▶ Recorded data:
+ + + + + + +
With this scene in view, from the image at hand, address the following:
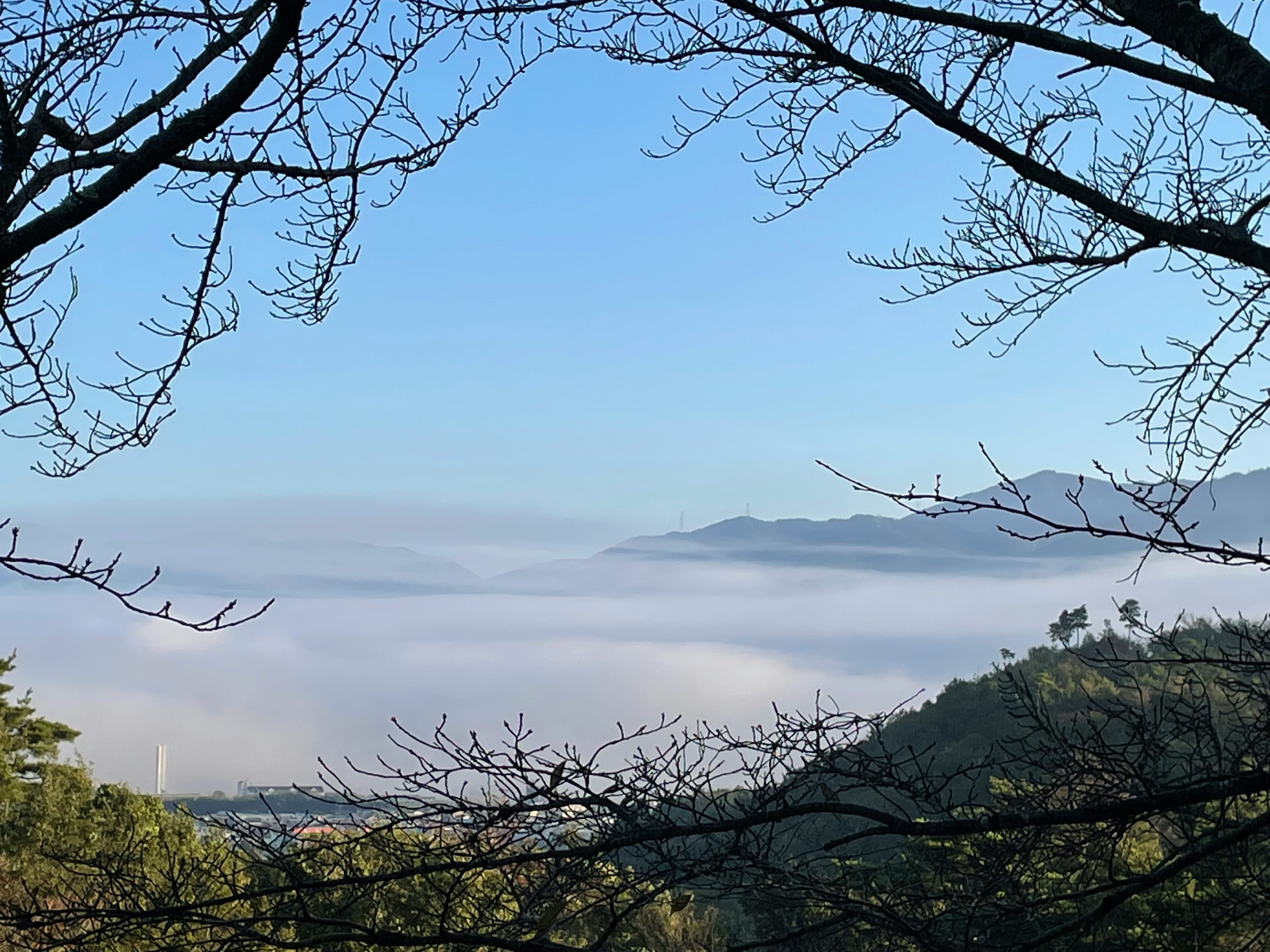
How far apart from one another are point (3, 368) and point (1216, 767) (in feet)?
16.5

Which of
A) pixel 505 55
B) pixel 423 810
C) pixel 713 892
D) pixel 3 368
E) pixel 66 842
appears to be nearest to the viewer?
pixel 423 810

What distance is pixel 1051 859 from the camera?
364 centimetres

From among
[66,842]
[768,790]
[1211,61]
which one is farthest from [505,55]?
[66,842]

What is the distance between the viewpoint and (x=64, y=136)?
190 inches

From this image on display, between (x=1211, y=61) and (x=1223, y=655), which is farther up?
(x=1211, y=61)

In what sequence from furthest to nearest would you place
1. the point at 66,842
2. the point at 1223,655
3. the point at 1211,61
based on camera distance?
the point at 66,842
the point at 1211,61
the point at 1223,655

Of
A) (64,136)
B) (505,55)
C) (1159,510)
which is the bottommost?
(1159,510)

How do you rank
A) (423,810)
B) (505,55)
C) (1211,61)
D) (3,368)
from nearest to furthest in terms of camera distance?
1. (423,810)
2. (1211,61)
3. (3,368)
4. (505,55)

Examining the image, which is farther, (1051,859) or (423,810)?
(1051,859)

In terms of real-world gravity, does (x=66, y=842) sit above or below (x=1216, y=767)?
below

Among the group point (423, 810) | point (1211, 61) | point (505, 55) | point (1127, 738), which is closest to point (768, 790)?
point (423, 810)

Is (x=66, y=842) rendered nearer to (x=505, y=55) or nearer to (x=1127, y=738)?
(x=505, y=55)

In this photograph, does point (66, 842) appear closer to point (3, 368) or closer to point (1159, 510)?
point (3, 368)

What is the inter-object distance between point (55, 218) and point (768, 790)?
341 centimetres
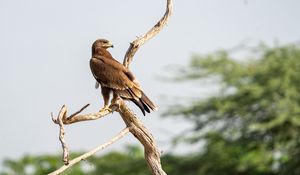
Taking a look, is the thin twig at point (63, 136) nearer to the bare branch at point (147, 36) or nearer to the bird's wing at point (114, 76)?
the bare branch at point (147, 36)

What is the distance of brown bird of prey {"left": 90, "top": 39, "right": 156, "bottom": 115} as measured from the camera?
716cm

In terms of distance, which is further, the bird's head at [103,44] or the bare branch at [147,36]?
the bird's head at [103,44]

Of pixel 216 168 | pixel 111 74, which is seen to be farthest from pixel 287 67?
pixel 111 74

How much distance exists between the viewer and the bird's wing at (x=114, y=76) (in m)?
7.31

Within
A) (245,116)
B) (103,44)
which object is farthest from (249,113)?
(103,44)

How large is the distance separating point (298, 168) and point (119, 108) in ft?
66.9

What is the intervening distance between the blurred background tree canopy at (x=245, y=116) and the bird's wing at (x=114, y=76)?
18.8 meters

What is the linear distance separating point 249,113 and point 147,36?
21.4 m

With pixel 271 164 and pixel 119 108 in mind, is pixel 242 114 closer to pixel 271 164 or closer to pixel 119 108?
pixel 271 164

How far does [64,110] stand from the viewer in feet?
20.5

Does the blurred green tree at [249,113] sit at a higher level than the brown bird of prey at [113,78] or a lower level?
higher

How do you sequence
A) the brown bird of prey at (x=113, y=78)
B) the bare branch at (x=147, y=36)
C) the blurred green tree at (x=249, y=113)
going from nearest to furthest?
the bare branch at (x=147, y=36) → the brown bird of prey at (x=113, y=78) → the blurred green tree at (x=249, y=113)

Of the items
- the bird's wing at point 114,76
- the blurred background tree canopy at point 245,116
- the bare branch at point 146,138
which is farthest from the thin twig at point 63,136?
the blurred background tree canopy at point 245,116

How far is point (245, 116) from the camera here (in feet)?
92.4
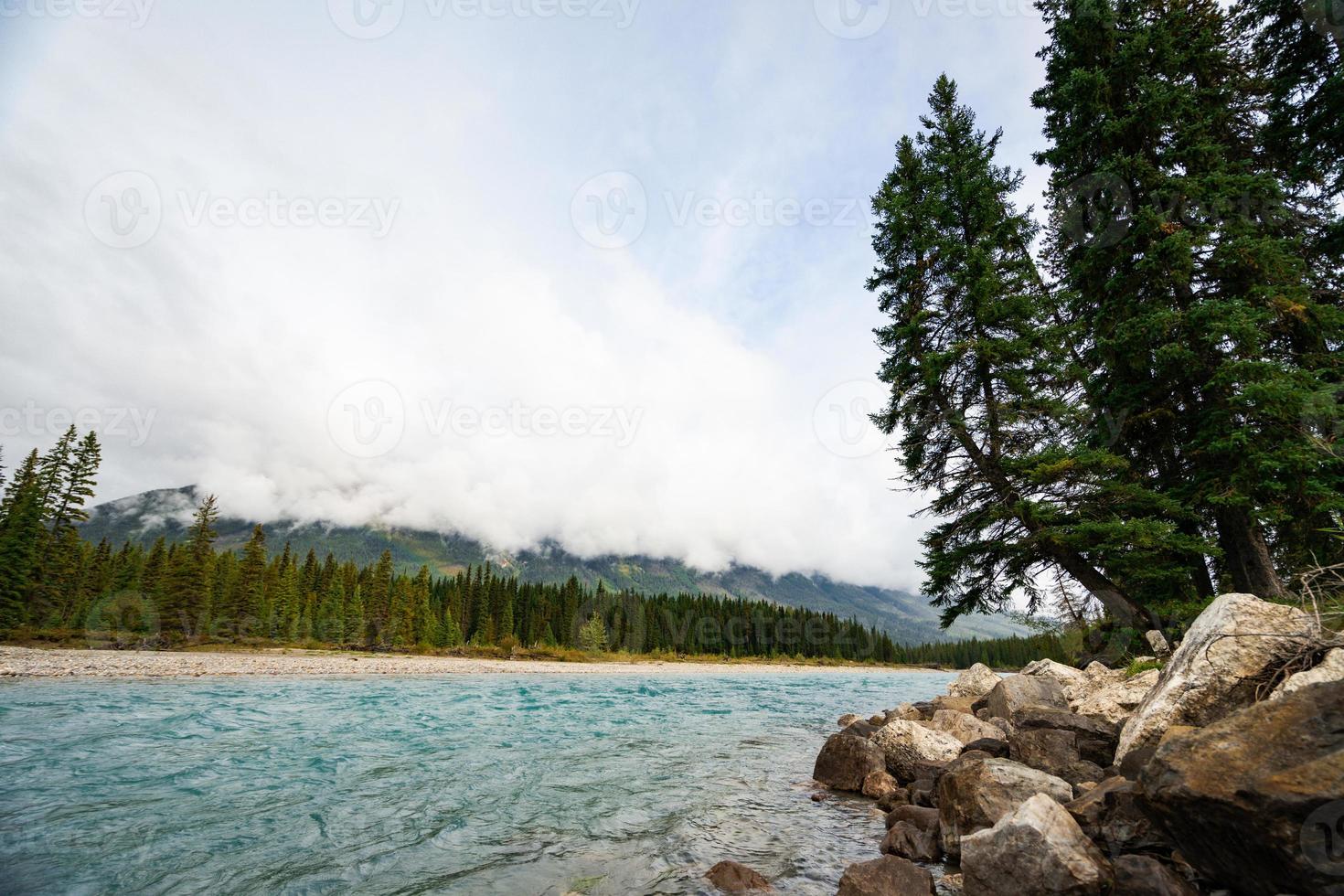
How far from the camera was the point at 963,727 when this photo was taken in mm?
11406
+ + + + + + +
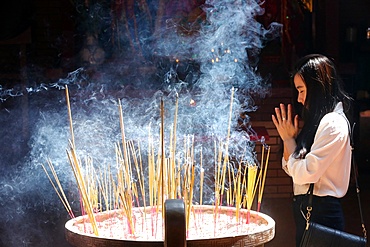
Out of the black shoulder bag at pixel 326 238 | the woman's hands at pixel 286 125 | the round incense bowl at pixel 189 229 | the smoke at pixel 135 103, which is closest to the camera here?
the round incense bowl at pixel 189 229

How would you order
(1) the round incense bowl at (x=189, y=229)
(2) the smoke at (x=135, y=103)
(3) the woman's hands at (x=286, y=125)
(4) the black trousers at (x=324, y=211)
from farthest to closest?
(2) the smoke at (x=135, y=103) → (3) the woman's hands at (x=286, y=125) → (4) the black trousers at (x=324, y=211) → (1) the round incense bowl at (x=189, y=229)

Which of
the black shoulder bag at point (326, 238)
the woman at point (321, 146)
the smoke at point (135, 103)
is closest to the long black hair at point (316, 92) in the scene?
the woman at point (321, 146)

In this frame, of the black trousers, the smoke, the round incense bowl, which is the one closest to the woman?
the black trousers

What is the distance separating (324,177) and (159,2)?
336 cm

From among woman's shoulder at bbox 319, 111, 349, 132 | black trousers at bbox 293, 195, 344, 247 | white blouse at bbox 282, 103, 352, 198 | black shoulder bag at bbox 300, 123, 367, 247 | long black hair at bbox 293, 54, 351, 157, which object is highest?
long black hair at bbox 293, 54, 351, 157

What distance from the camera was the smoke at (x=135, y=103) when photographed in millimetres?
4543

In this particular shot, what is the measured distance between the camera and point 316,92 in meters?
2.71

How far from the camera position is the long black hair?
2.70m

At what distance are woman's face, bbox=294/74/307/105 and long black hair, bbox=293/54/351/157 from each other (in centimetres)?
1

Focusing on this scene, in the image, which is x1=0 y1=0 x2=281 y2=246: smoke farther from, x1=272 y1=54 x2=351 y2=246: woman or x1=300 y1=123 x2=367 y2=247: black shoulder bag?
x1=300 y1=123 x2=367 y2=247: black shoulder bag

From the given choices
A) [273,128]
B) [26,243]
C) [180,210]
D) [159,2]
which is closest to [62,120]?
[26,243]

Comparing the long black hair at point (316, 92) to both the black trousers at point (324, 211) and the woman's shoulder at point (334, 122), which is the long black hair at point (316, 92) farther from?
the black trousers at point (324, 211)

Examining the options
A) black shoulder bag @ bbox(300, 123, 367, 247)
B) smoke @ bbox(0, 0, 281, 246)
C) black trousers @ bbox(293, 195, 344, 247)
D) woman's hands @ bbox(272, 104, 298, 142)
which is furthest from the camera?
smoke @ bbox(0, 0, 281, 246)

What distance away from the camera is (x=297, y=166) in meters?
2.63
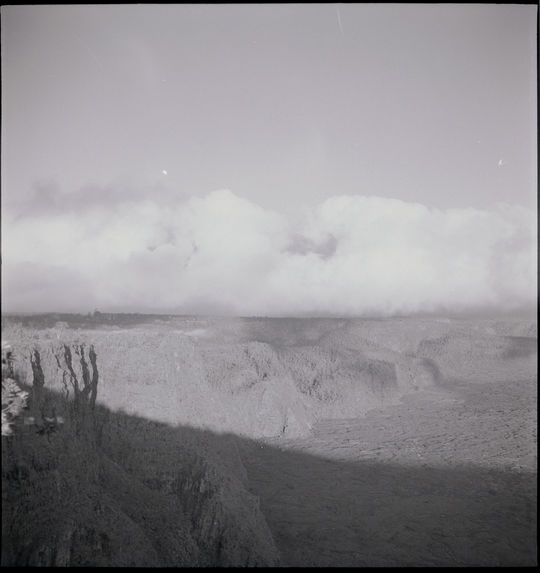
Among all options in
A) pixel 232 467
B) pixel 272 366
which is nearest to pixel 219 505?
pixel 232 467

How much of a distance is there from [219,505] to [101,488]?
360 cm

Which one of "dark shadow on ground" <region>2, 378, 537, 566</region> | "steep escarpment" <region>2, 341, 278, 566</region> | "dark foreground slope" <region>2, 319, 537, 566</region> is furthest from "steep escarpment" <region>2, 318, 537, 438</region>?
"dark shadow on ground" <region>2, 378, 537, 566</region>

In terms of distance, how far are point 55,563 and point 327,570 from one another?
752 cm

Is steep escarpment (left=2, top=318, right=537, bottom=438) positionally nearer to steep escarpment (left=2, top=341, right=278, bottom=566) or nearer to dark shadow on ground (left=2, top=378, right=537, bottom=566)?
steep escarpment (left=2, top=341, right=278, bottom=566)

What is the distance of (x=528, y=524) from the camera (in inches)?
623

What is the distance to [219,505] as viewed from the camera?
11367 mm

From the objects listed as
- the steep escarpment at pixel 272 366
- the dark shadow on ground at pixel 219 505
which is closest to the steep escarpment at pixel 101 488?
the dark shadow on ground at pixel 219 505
+ + + + + + +
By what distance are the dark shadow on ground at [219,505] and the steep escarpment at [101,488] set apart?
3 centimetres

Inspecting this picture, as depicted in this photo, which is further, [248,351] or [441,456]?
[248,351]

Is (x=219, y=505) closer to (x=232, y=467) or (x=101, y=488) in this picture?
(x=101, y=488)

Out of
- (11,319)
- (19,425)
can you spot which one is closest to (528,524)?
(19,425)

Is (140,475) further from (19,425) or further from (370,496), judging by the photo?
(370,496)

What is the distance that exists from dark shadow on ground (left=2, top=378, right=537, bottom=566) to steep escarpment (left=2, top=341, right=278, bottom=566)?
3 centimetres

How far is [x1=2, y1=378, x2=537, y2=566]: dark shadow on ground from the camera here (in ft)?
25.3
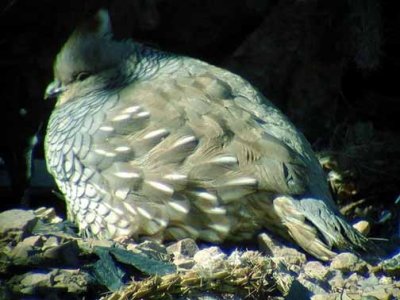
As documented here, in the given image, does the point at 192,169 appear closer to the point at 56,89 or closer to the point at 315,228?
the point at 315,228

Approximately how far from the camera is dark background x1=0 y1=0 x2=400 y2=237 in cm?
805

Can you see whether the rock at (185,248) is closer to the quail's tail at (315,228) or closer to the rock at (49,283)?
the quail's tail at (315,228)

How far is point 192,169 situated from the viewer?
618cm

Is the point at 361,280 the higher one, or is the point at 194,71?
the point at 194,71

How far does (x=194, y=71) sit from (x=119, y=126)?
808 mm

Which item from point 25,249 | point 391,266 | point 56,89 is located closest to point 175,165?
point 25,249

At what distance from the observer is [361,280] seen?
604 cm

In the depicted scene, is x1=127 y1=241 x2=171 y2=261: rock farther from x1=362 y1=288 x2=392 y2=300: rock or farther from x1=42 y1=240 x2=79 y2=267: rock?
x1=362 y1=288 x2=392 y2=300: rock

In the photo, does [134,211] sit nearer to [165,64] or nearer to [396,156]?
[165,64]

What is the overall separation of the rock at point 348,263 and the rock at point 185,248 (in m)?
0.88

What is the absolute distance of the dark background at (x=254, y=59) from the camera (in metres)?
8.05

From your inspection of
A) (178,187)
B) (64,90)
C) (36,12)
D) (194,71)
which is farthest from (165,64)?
+ + + + + + +
▶ Task instructions: Format the lines of the records above as a JSON list of strings, one string per line with blank lines omitted, starting at the line that contains "How far does [64,110]" and ending after the line that contains "the bare branch at (x=147, y=36) →".

▶ Complete response:
[
  "How far does [64,110] stand from the viewer in feet?",
  "20.5",
  "Does the blurred green tree at [249,113] sit at a higher level than the brown bird of prey at [113,78] or a lower level?",
  "higher",
  "How do you sequence",
  "A) the brown bird of prey at (x=113, y=78)",
  "B) the bare branch at (x=147, y=36)",
  "C) the blurred green tree at (x=249, y=113)",
  "going from nearest to furthest?",
  "the bare branch at (x=147, y=36) → the brown bird of prey at (x=113, y=78) → the blurred green tree at (x=249, y=113)"
]